For this 70’s tale of con men (Christian Bale and Amy Adams) in over their heads writer/director David O. Russell reunites with Silver Linings Playbook stars Bradley Cooper and Jennifer Lawrence. Part character study, part insane and over-the-top adventure, American Hustle offers audiences one of the year’s best films.
After a brief introduction to Irving Rosenfeld (Bale) and his mistress and co-conspirator Sydney (Adams), the pair are busted by up-and-coming FBI hot-head Richie DiMaso (Cooper) who decides to use the pair to pull in even bigger fish. Regardless of danger or consequences, and against the orders of his boss (Louis C.K.), DiMaso pushes Irving and Sydney into going after both the mob and local politicians, beginning with Mayor Carmine Polito (Jeremy Renner) who is interested in rebuilding Atlantic City.

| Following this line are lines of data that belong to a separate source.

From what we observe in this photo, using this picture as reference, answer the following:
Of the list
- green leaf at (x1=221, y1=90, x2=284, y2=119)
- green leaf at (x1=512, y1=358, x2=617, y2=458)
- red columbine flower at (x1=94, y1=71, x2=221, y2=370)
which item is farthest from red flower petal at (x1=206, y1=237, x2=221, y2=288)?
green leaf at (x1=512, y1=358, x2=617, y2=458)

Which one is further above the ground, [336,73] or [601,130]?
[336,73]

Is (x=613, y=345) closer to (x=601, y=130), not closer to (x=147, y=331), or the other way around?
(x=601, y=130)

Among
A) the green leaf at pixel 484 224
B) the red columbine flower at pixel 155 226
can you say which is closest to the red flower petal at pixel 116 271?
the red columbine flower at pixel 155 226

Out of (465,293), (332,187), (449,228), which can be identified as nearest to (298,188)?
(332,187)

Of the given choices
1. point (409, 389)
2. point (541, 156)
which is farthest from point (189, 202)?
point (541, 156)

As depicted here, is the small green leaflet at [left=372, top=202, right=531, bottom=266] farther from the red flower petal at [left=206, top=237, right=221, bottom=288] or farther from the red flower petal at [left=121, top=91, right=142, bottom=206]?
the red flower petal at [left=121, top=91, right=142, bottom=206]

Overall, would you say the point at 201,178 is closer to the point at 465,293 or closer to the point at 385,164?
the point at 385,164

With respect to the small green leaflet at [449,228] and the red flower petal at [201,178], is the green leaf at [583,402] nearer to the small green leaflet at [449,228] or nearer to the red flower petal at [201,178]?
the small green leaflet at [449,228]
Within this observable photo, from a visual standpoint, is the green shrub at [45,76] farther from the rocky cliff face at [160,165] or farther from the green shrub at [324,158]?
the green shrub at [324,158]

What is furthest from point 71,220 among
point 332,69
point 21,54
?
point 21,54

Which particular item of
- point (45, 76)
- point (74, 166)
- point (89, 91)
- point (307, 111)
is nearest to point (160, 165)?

What Russell does offer is a complicated job, and incredibly dangerous proposition, for the two feuding lovers which isn’t made any easier by Irving’s friendship to Carmine, Sydney coming on to DiMaso, or Irving’s wife (Lawrence) beginning to date a member of the mafia they are going to have to eventually screw-over. The story is loosely based on the FBI ABSCAM operation of the late 1970’s and early 1980’s which lead to several arrests but which also caused the Federal agency to drastically overhaul its rules for undercover operations. If even a hint of what happens in this movie is true you can definitely see why such steps were needed.
Although Lawrence is getting much praise for her role as the bubble head of a wife who understands more than she lets on, I was far more impressed with Adams grabbing a far sexier role than we’ve grown used to seeing her in. Both together and apart, Sydney and Irving have to balance a number of possible outcomes, emotions, and betrayals that work because nothing about their situation is assured other than the fact that they are both surely fucked.
Bale is terrific and helped by the inspired choice of Irving’s ridiculously intricate comb-over, heart problems, and relatively small-time dreams, which continually force others to mistakenly underestimate what the man is actually capable of. His scenes with Lawrence and Adams, who he feels are both slipping away, show us hidden facets to the character while suggesting there’s more than anyone sees slowly bubbling under the surface.
In smaller roles Renner, Cooper, and Louis C.K. help round out the film. Renner is amusing in the role of the good-natured patsy who honestly just wants to help (even if it means getting his hands a little dirty). And Cooper is very much back in the same kind of out-of-control role that earned him Oscar and Golden Globe nomination for Silver Linings Playbook last year. But as understated as any member of the cast, Louis C.K. steals nearly every scene in which he appears as the only character pausing to consider the implications of what his uncontrollable agent is proposing.
Through the lies, manipulation, cons, deceit, broken promises, and 70’s setting, what Russeell’s movie really comes down to is a rather simple story about a man trapped between two relationships and two lives all of which begin to crash down on his head at the same time. High on character and humor, American Hustle is a smartly-delivered comedic character study that’s less caper and con film than you’d expect but it delivers in several other ways.